The essential culprit is that the complexity we each have can multiply the complexity everyone else has because we each have the interconnecting technology to complicate and confuse other people’s lives.

So we’re all complicit in the endless growth of complexity.

It’s like we’re fish, and complexity is now the water we swim in, and people think they can continue swimming the way they used to even though there’s been a fundamental shift in our environment.

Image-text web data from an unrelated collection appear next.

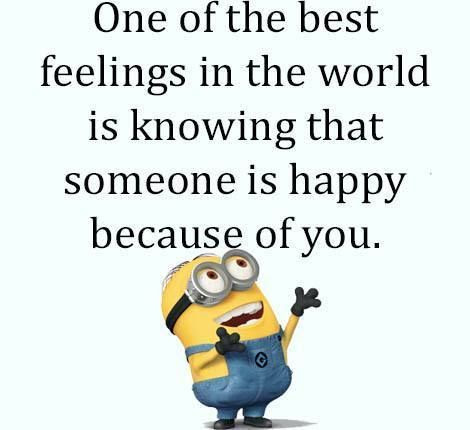 Knowing That Someone Is Happy Because Of You Pictures Photos And
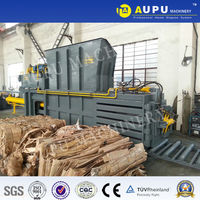 3% discount for used clothing baling machine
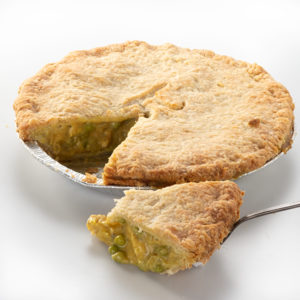 Curried Chicken Pot Pie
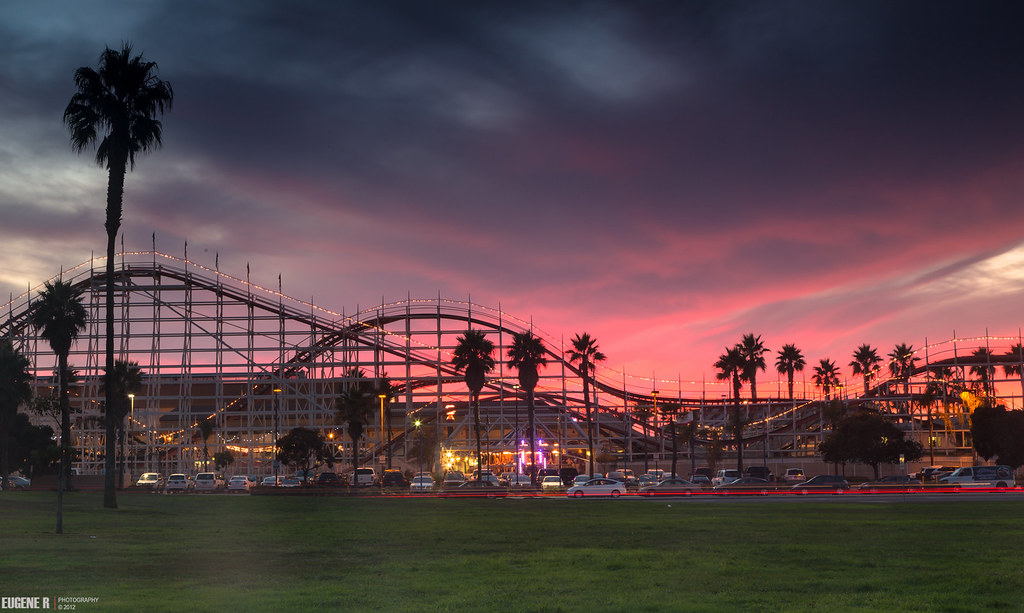 Belmont Park Roller Coaster My Plan Was To Photograph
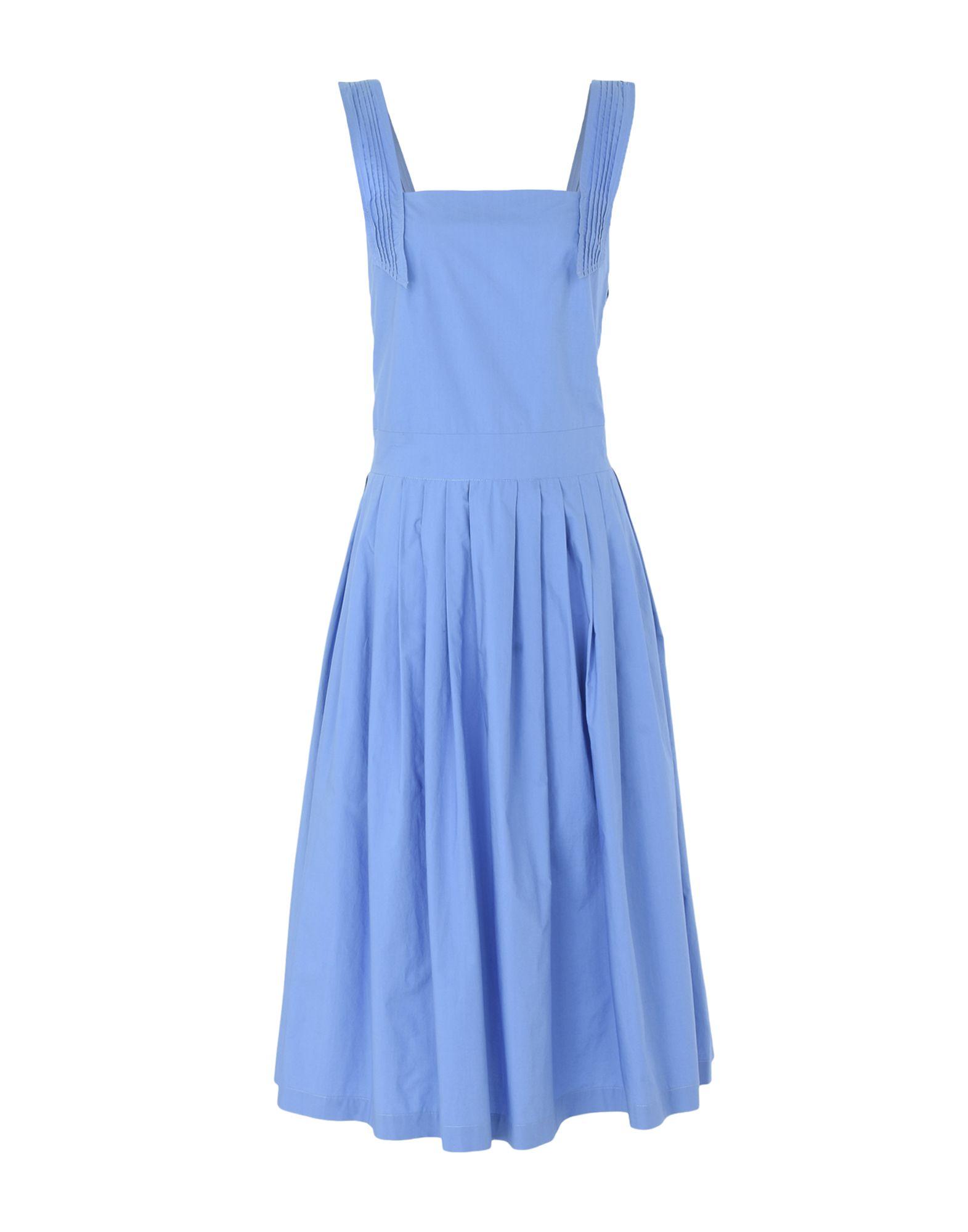 MAISON KITSUNÉ Платье длиной 3/4 цена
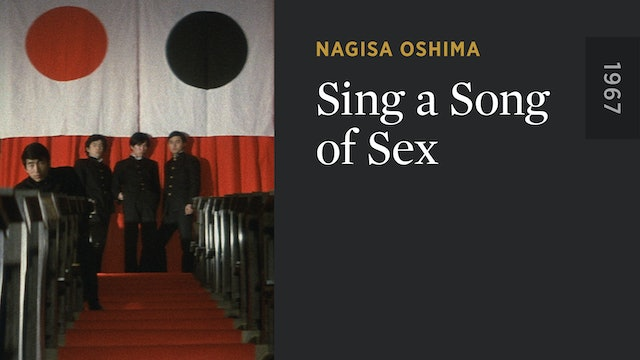 Sing a Song of Sex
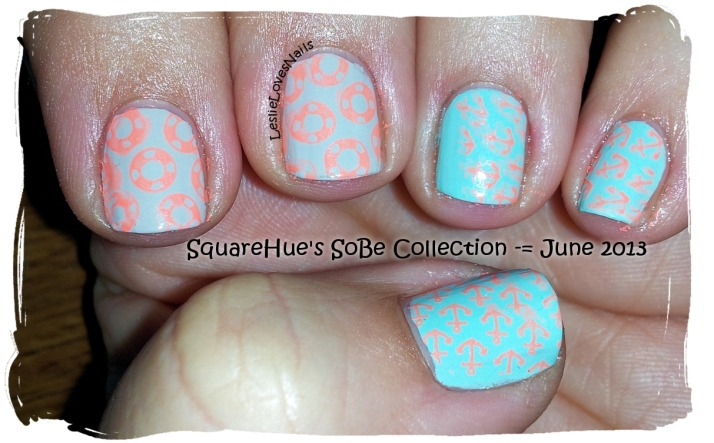 SoBe Nautically Cheeky  Mani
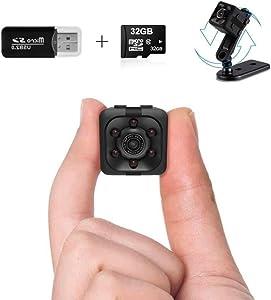 Mini Spy Camera | 1080P Small Spy Cop Nanny Cam | Wireless Mini Hidden Camera With Night Vision and Motion Detection | Small camera with 32Gb sd card and Card Reader | No WiFi needed | Security camera
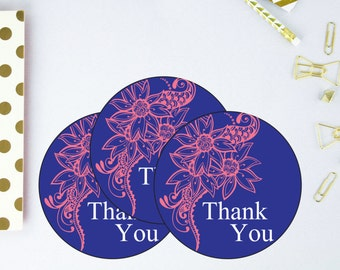 Floral Thank You Tags - Henna Favor Tags - Indian Wedding Thank You Tags - Printable Thank You Tags - Sangeet Favor Tags - Mehndi Thank You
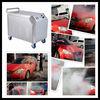 JNX-8000 non-boiler electrical portable car air freshener car wash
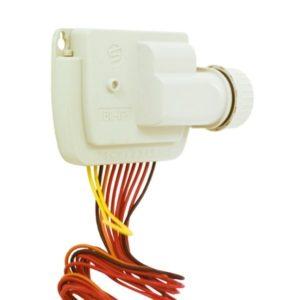 Solem Bluetooth kültéri-beltéri elemes vezérlő 9V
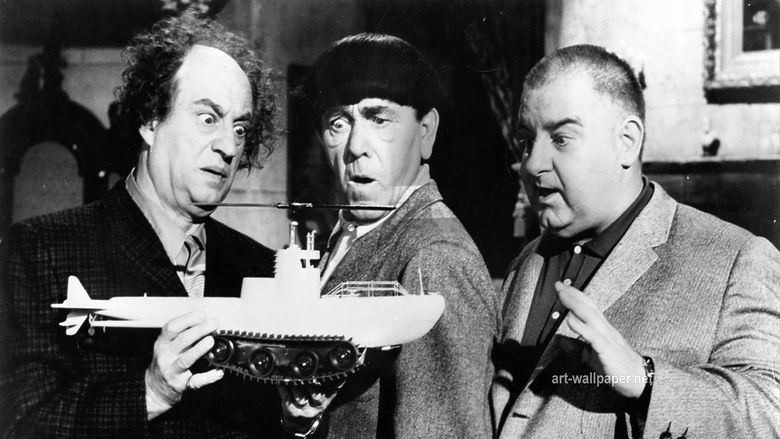 The Three Stooges in Orbit movie scenes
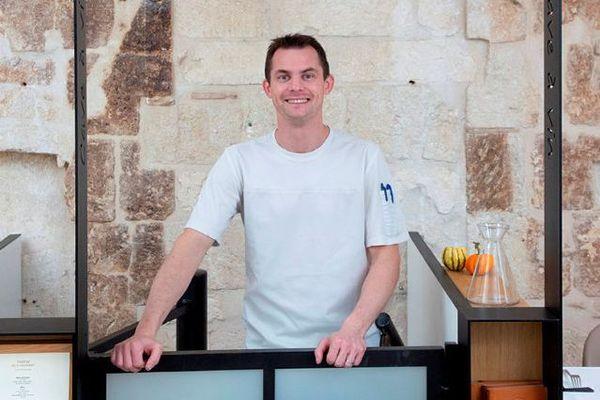 Daniel Lutrand, chef étoilé Le Pastis à Montpellier - archives.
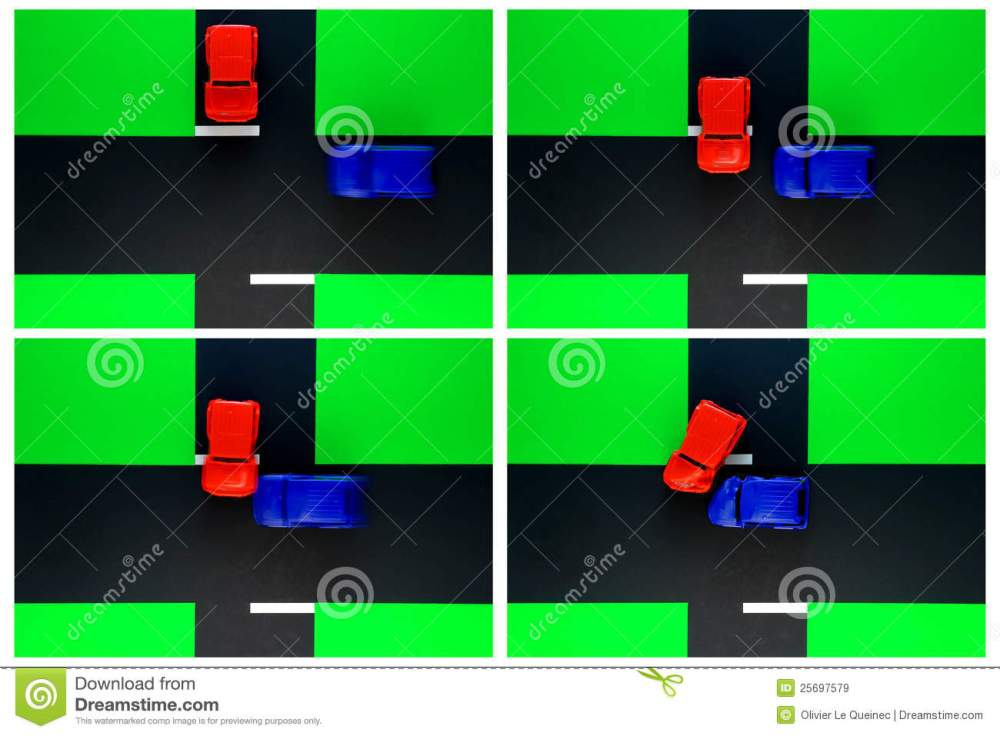 medium resolution of driver ed toy car crash of stop sign road accident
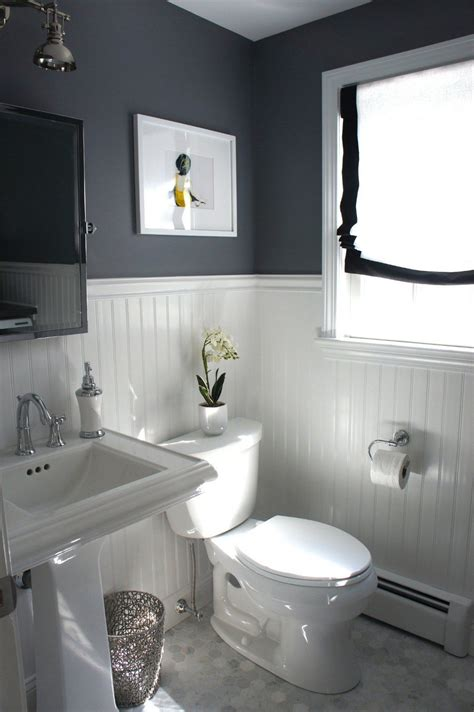 small bathroom makeovers ideas 99 small master bathroom makeover ideas on a budget 48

We haven’t been trained for this interconnectivity and for this level of interaction that’s required whether we like it or not.

So how does an individual not only survive, but thrive, in a new world without the protection of old structures?

You have to develop a whole new idea of what the individual has to focus on for themselves. That’s half the picture. Then, you have to figure out whom to collaborate with—because the future is collaborative. And there are two fundamental skills of collaborating: simplifying and multiplying.

Complexity’s a mindset.

While some people say that attention spans have gotten shorter, I think that attention spans have just become binary: you give 100 percent attention to things you’re interested in, and zero percent to things you’re not.

When you love doing something, that comes from the inside. And the complexity you experience isn’t because of what’s happening outside of you, but rather because of how you’re thinking about your relationship to the outside world.

You have no responsibility for what’s happening in the outside world, but you have 100 percent responsibility for how you respond to it.

You can’t play a 50/50 game, feeling like you have some control over what’s happening outside of you and not taking full ownership of your response to what’s happening.

It used to be that we had access to limited resources, but we’re now able to connect with any resource or capability we want, so we have to take responsibility for figuring out what resources and capabilities we should be looking for.


Someone else’s complexity is your opportunity to shine. Get your copy of Simplifier-Multiplier Collaboration now to learn Dan Sullivan’s breakthrough solution to an increasingly complicated world.


Mindsets that work for you.

If you took someone from 200 years ago and put them into the world 150 years ago, they’d be overwhelmed by the advances in technology that were present.

But the rate of change has accelerated in our time. And the question is, can you adjust your mindset to the current set of conditions?

The secret to life at all times is to develop mindsets that adjust to the circumstances you’re living in and give you access to the best possible resources and capabilities for your own personal growth.

That would be true anywhere, in any time period.

But there’s a dependency now on guidance from outside sources, and that isn’t working anymore. Traditional teachers, leaders, and guides don’t know any more than you do about what will be required of you years in the future.

Skills for best thinking.

So what we do is continually create, test, refine, and strengthen entire systems of useful mindsets that increasingly enable us to be successful in a world with other like-minded individuals. We look for resonance.

We continually organize, package, and share uniquely new and useful ways of thinking about the world that also enable other like-minded individuals to think and act in better ways.

So once you’ve proven it with yourself, you become valuable to others. We find guidance in our relationships with like-minded people.

Simplicity for everyone.

Things have gotten more complicated for everyone. Complexity is the water we’re swimming in, and to an extent, there’s no air to breathe outside of that water.

You don’t need to spend time explaining the problem because it’s the experience we’re all living in. And not everyone has learned how to swim in this ocean of complexity yet.

To know who you are in this world and to have great, mutually beneficial relationships with other people, you have to become increasingly skillful at transforming your own internal complexity into new ways of simplifying everyone else’s internal ability to transform their complexity. If you want simplicity, this is how to get it.